----- Input
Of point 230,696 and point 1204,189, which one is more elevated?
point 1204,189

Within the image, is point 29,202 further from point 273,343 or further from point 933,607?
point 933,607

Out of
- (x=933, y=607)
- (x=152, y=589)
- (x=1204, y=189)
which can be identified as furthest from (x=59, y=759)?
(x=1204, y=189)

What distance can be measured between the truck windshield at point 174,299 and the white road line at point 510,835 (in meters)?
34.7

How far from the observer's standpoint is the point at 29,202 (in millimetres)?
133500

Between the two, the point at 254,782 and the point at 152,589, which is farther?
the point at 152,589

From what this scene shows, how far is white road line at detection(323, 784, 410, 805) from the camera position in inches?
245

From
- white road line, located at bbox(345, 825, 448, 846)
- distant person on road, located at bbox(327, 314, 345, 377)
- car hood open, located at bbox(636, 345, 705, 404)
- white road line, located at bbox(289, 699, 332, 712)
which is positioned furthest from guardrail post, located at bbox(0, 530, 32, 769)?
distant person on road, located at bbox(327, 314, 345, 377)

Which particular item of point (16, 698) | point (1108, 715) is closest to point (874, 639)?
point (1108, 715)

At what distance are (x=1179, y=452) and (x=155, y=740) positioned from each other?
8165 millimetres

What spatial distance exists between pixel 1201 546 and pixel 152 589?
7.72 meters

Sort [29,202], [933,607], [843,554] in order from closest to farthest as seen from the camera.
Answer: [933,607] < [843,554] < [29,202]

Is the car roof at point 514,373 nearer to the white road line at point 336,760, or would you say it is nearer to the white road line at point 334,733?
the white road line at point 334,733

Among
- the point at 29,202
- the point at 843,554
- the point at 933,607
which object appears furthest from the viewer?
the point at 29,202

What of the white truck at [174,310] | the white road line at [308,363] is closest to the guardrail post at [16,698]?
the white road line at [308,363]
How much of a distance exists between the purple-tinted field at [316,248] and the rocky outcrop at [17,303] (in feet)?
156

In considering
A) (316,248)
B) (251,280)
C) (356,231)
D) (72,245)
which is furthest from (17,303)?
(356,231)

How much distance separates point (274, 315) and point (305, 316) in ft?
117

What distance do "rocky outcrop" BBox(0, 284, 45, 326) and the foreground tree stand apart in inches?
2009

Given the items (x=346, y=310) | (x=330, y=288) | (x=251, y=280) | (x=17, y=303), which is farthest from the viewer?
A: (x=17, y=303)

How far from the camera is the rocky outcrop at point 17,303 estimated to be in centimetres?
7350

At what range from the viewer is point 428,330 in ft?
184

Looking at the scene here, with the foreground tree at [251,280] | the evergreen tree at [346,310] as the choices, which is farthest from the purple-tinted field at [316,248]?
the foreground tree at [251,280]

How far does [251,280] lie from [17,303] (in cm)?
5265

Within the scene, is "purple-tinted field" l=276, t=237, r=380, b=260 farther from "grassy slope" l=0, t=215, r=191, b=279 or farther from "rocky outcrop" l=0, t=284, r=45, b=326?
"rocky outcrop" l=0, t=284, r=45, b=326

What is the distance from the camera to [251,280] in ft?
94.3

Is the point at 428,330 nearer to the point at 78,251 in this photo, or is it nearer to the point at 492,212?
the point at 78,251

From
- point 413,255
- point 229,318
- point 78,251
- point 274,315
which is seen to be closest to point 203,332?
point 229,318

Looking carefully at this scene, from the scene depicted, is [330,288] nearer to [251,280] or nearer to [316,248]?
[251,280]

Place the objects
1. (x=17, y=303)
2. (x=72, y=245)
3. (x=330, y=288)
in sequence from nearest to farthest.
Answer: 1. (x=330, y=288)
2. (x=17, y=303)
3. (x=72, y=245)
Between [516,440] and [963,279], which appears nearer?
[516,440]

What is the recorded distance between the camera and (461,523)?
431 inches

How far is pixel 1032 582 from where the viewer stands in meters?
----------
- What to produce -
Each line from the one containing "Given the items" to the end of the listing above should be copied exactly, and nothing else.

- Answer in full -
Given the items (x=346, y=310) | (x=330, y=288) | (x=251, y=280) | (x=17, y=303), which is farthest from the viewer?
A: (x=17, y=303)

How far from the camera is the rocky outcrop at point 17,303 estimated to be in centimetres?
7350

At what range from the viewer is point 428,330 in ft?
184

Looking at the scene here, with the foreground tree at [251,280] | the evergreen tree at [346,310] as the choices, which is farthest from the purple-tinted field at [316,248]?
the foreground tree at [251,280]

How far does [251,280] lie from [17,303] (in cm)?
5265

Within the scene, is "purple-tinted field" l=276, t=237, r=380, b=260 farther from "grassy slope" l=0, t=215, r=191, b=279 or farther from "rocky outcrop" l=0, t=284, r=45, b=326?
"rocky outcrop" l=0, t=284, r=45, b=326

What is the distance from the camera to [251,280] in ft?
94.3

Is the point at 428,330 nearer to the point at 78,251 in this photo, or is it nearer to the point at 492,212?
the point at 78,251

From
- point 413,255
- point 229,318
- point 78,251
- point 274,315
which is seen to be closest to point 203,332?
point 229,318

Looking carefully at this scene, from the scene depicted, is [330,288] nearer to [251,280] or nearer to [316,248]?
[251,280]

Place the objects
1. (x=17, y=303)
2. (x=72, y=245)
3. (x=330, y=288)
in sequence from nearest to farthest.
Answer: 1. (x=330, y=288)
2. (x=17, y=303)
3. (x=72, y=245)
Between [516,440] and [963,279], which appears nearer?
[516,440]

What is the recorded distance between the camera and (461,523)?
431 inches

How far is pixel 1032 582 from where the viewer stands in meters?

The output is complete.